Moaz al-Ser, a teacher, arrived at the Arqin border crossing with Egypt early Tuesday with his wife and three children after a harrowing trip from Omdurman. They were among hundreds of families who were waiting to be processed. Many had spent the night in an open area near the border.
“The crossing point is overwhelmed and authorities on both sides don’t have the capacity to handle such a growing number of arrivals,” he said.
Secretary-General Guterres cited reports of armed clashes across the country, with people fleeing their homes in Blue Nile and North Kordofan states and across Western Darfur as well. Terrified people remain trapped indoors with dwindling food, water, medicine and fuel, and health services near collapse, he said.
Joyce Msuya, the assistant secretary-general for humanitarian affairs, said at least 20 hospitals have been forced to close due to damage, military use or lack of resources. She also told the council “there have been numerous reports of sexual and gender-based violence.”

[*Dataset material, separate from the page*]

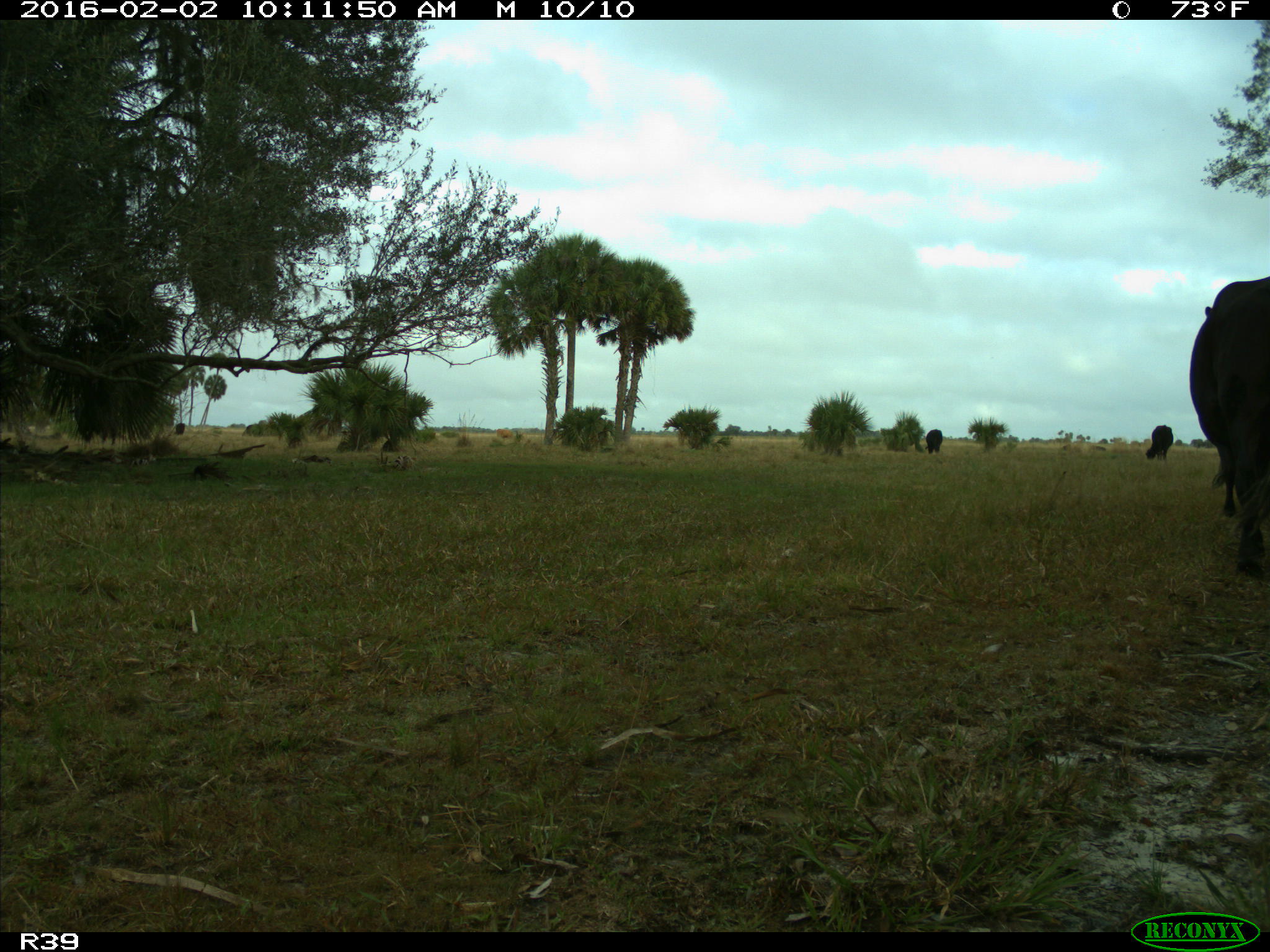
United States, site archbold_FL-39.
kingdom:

The 72-hour cease-fire announced by U.S. Secretary of State Antony Blinken was to last until late Thursday night, extending a nominal three-day truce over the weekend.
The rival forces said Tuesday they would observe the cease-fire. In separate announcements, they said Saudi Arabia played a role in the negotiations.
But fighting continued, with explosions, gunfire and the roar of warplanes overhead around the capital region.
Mohammed Mahdi, of the International Rescue Committee, warned that resources were growing thin at the Tunaydbah refugee camp in eastern Sudan after 3,000 people fleeing Khartoum took refuge there, joining some 28,000 refugees from Ethiopia.
At least 20,000 people have fled from Khartoum to the city of Wad Madani, 160 kilometers (100 miles) to the south, the U.N. Office for the Coordination of Humanitarian Affairs said. Some 20,000 Sudanese have fled to Chad and around 4,000 South Sudanese refugees living in Sudan have returned home, according to the U.N. refugee agency, which is gearing up for tens of thousands more to flee to neighboring countries.